Mediante analogías de la biblia se evidencia el pensamiento judío-cristiano. El padre es el dueño de la mujer. La monstruosidad de la norma es dictada por el padre en el contexto de una generación que se devora a sus hijos, el imaginario erótico del padre se apodera del de la hija, porque la vida imaginaria de la niña es una fantasía de su captor que comprime, mancilla y oculta a la niña para que no crezca, para que sea su cloaca, aplicando las lecciones de la carne, la escuela de las secreciones, el mandatos de los jadeos y la mecánica de los fluidos, abriendo ventanas en su imaginación para mostrarle las ventajas de ser niña ante el mundo que le asecha a la mujer: nacimiento, copulación, muerte; incisión, ablación, sutura.

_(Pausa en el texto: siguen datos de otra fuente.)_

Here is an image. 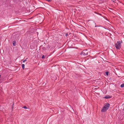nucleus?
<instances>
[{"mask_svg":"<svg viewBox=\"0 0 124 124\" xmlns=\"http://www.w3.org/2000/svg\"><path fill=\"white\" fill-rule=\"evenodd\" d=\"M44 57H44V55H43L42 56V57H41V58H42V59H43L44 58Z\"/></svg>","mask_w":124,"mask_h":124,"instance_id":"f8f14e48","label":"nucleus"},{"mask_svg":"<svg viewBox=\"0 0 124 124\" xmlns=\"http://www.w3.org/2000/svg\"><path fill=\"white\" fill-rule=\"evenodd\" d=\"M106 74L107 76L108 75V71H106Z\"/></svg>","mask_w":124,"mask_h":124,"instance_id":"9d476101","label":"nucleus"},{"mask_svg":"<svg viewBox=\"0 0 124 124\" xmlns=\"http://www.w3.org/2000/svg\"><path fill=\"white\" fill-rule=\"evenodd\" d=\"M112 97V96H109V95H106L105 96L104 98L105 99H109L111 98Z\"/></svg>","mask_w":124,"mask_h":124,"instance_id":"20e7f679","label":"nucleus"},{"mask_svg":"<svg viewBox=\"0 0 124 124\" xmlns=\"http://www.w3.org/2000/svg\"><path fill=\"white\" fill-rule=\"evenodd\" d=\"M122 43V41H118L115 44V46L117 50H119L121 48V44Z\"/></svg>","mask_w":124,"mask_h":124,"instance_id":"f257e3e1","label":"nucleus"},{"mask_svg":"<svg viewBox=\"0 0 124 124\" xmlns=\"http://www.w3.org/2000/svg\"><path fill=\"white\" fill-rule=\"evenodd\" d=\"M26 61H27V60H26V59H25V60H24L23 61V62H26Z\"/></svg>","mask_w":124,"mask_h":124,"instance_id":"4468645a","label":"nucleus"},{"mask_svg":"<svg viewBox=\"0 0 124 124\" xmlns=\"http://www.w3.org/2000/svg\"><path fill=\"white\" fill-rule=\"evenodd\" d=\"M1 75H0V78H1Z\"/></svg>","mask_w":124,"mask_h":124,"instance_id":"6ab92c4d","label":"nucleus"},{"mask_svg":"<svg viewBox=\"0 0 124 124\" xmlns=\"http://www.w3.org/2000/svg\"><path fill=\"white\" fill-rule=\"evenodd\" d=\"M120 86L121 87H124V84H121L120 85Z\"/></svg>","mask_w":124,"mask_h":124,"instance_id":"6e6552de","label":"nucleus"},{"mask_svg":"<svg viewBox=\"0 0 124 124\" xmlns=\"http://www.w3.org/2000/svg\"><path fill=\"white\" fill-rule=\"evenodd\" d=\"M68 35L67 34H65V36L67 37V36H68Z\"/></svg>","mask_w":124,"mask_h":124,"instance_id":"2eb2a0df","label":"nucleus"},{"mask_svg":"<svg viewBox=\"0 0 124 124\" xmlns=\"http://www.w3.org/2000/svg\"><path fill=\"white\" fill-rule=\"evenodd\" d=\"M25 65L24 64H22V67L23 69H24Z\"/></svg>","mask_w":124,"mask_h":124,"instance_id":"423d86ee","label":"nucleus"},{"mask_svg":"<svg viewBox=\"0 0 124 124\" xmlns=\"http://www.w3.org/2000/svg\"><path fill=\"white\" fill-rule=\"evenodd\" d=\"M42 49L44 50H46V48H45V47H42Z\"/></svg>","mask_w":124,"mask_h":124,"instance_id":"1a4fd4ad","label":"nucleus"},{"mask_svg":"<svg viewBox=\"0 0 124 124\" xmlns=\"http://www.w3.org/2000/svg\"><path fill=\"white\" fill-rule=\"evenodd\" d=\"M37 29H37V28L36 29V28H35V30H36V31H37V30H37Z\"/></svg>","mask_w":124,"mask_h":124,"instance_id":"f3484780","label":"nucleus"},{"mask_svg":"<svg viewBox=\"0 0 124 124\" xmlns=\"http://www.w3.org/2000/svg\"><path fill=\"white\" fill-rule=\"evenodd\" d=\"M101 28L102 29H104V28H104L103 27H101Z\"/></svg>","mask_w":124,"mask_h":124,"instance_id":"a211bd4d","label":"nucleus"},{"mask_svg":"<svg viewBox=\"0 0 124 124\" xmlns=\"http://www.w3.org/2000/svg\"><path fill=\"white\" fill-rule=\"evenodd\" d=\"M107 110L108 109L107 108H106L105 107H104L102 108L101 110V111L102 112H104Z\"/></svg>","mask_w":124,"mask_h":124,"instance_id":"7ed1b4c3","label":"nucleus"},{"mask_svg":"<svg viewBox=\"0 0 124 124\" xmlns=\"http://www.w3.org/2000/svg\"><path fill=\"white\" fill-rule=\"evenodd\" d=\"M23 108L24 109H27V108L26 106H24L23 107Z\"/></svg>","mask_w":124,"mask_h":124,"instance_id":"9b49d317","label":"nucleus"},{"mask_svg":"<svg viewBox=\"0 0 124 124\" xmlns=\"http://www.w3.org/2000/svg\"><path fill=\"white\" fill-rule=\"evenodd\" d=\"M107 33H106V34H105V35H106V34H107Z\"/></svg>","mask_w":124,"mask_h":124,"instance_id":"aec40b11","label":"nucleus"},{"mask_svg":"<svg viewBox=\"0 0 124 124\" xmlns=\"http://www.w3.org/2000/svg\"><path fill=\"white\" fill-rule=\"evenodd\" d=\"M109 106L110 105L109 104L106 103L104 107H105L106 108H107L108 109L109 108Z\"/></svg>","mask_w":124,"mask_h":124,"instance_id":"f03ea898","label":"nucleus"},{"mask_svg":"<svg viewBox=\"0 0 124 124\" xmlns=\"http://www.w3.org/2000/svg\"><path fill=\"white\" fill-rule=\"evenodd\" d=\"M46 1H47L48 2H50L52 1V0H46Z\"/></svg>","mask_w":124,"mask_h":124,"instance_id":"ddd939ff","label":"nucleus"},{"mask_svg":"<svg viewBox=\"0 0 124 124\" xmlns=\"http://www.w3.org/2000/svg\"><path fill=\"white\" fill-rule=\"evenodd\" d=\"M16 44V40L13 41V44L14 46H15Z\"/></svg>","mask_w":124,"mask_h":124,"instance_id":"39448f33","label":"nucleus"},{"mask_svg":"<svg viewBox=\"0 0 124 124\" xmlns=\"http://www.w3.org/2000/svg\"><path fill=\"white\" fill-rule=\"evenodd\" d=\"M14 105V103H13V106Z\"/></svg>","mask_w":124,"mask_h":124,"instance_id":"4be33fe9","label":"nucleus"},{"mask_svg":"<svg viewBox=\"0 0 124 124\" xmlns=\"http://www.w3.org/2000/svg\"><path fill=\"white\" fill-rule=\"evenodd\" d=\"M82 54L83 55H87L88 54L87 53L86 54H85L84 52H82Z\"/></svg>","mask_w":124,"mask_h":124,"instance_id":"0eeeda50","label":"nucleus"},{"mask_svg":"<svg viewBox=\"0 0 124 124\" xmlns=\"http://www.w3.org/2000/svg\"><path fill=\"white\" fill-rule=\"evenodd\" d=\"M97 26H95V27H97Z\"/></svg>","mask_w":124,"mask_h":124,"instance_id":"412c9836","label":"nucleus"},{"mask_svg":"<svg viewBox=\"0 0 124 124\" xmlns=\"http://www.w3.org/2000/svg\"><path fill=\"white\" fill-rule=\"evenodd\" d=\"M111 35V34L110 33H109L108 34V36H109H109H110V35Z\"/></svg>","mask_w":124,"mask_h":124,"instance_id":"dca6fc26","label":"nucleus"}]
</instances>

Este monólogo o unipersonal es resultado de un hecho real ocurrido en Austria llamado el “Caso Fritzl” que salió a luz pública en el 2008. El 28 de abril Josef Fritzl confesó que encerró a su hija en un zulo sin ventanas durante 24 años y tuvo con ella siete hijos. Mantenía a su hija drogada y maniatada en casa. Según dijo la Policía, Fritzl, quien había asistido a cursos de formación profesional en la rama de electricidad construyó una prisión a través de una pequeña puerta escondida que se accionaba mediante un código secreto que sólo él conocía.

Mantenía a su hija drogada y maniatada en casa.